→ **Extrait du document**:
-=-=-=-=-
Le signe et la chair/15 - Les prophètes donnent des noms aux idoles et nous exhortent à faire le bon choix.
par Luigino Bruni
Publié dans Avvenire le 13/03/2022
« "Ce n'est pas à toi de faire le travail, mais tu n'es pas libre de t'en détourner" (Rabbi Tarfon). La partie inachevée de mon travail est en fait l'héritage et le cadeau que je fais à ceux qui viennent après moi. »
Paolo de Benedetti, Et leur cri est monté vers Dieu. Commentaire sur l'Exode
Le chapitre treize d'Osée contient des enseignements précieux sur les exilés et la nature de la promesse, sur la valeur mystérieuse de la pauvreté.
-=-=-=-=-
(Questions spatiales à partir d'images)
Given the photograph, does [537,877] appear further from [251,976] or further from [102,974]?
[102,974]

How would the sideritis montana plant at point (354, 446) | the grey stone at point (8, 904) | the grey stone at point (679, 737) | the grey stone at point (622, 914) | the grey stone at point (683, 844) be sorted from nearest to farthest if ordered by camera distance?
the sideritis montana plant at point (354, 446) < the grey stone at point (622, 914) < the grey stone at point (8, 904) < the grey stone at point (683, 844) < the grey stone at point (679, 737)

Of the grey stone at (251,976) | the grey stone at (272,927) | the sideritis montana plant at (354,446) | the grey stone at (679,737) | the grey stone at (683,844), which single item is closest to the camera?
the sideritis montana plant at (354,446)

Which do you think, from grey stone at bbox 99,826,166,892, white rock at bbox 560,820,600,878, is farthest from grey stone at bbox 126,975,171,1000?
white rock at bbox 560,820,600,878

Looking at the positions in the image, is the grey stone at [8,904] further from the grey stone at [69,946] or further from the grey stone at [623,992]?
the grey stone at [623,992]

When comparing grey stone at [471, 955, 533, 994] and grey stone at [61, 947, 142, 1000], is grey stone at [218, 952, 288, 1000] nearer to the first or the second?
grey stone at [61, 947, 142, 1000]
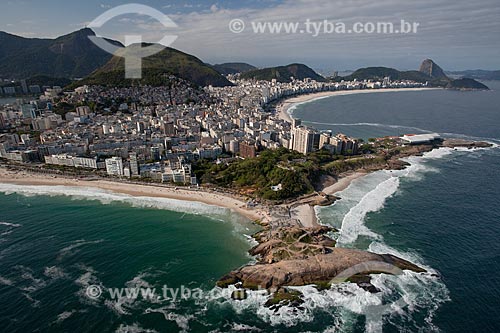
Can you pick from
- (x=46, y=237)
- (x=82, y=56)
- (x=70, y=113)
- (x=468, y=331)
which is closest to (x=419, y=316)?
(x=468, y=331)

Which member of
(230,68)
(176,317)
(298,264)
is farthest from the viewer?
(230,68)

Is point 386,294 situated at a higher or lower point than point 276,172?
-=-=-=-=-
→ **Consigne 1**: Recopiez l'extrait à partir de « par Luigino Bruni » jusqu'à « de la pauvreté. » inclus.
→ **Consigne 2**: D'après l'extrait, dans quel journal le texte a-t-il été publié ?

→ **Réponse complète 1**:
par Luigino Bruni
Publié dans Avvenire le 13/03/2022
« "Ce n'est pas à toi de faire le travail, mais tu n'es pas libre de t'en détourner" (Rabbi Tarfon). La partie inachevée de mon travail est en fait l'héritage et le cadeau que je fais à ceux qui viennent après moi. »
Paolo de Benedetti, Et leur cri est monté vers Dieu. Commentaire sur l'Exode
Le chapitre treize d'Osée contient des enseignements précieux sur les exilés et la nature de la promesse, sur la valeur mystérieuse de la pauvreté.

→ **Réponse complète 2**: Dans Avvenire.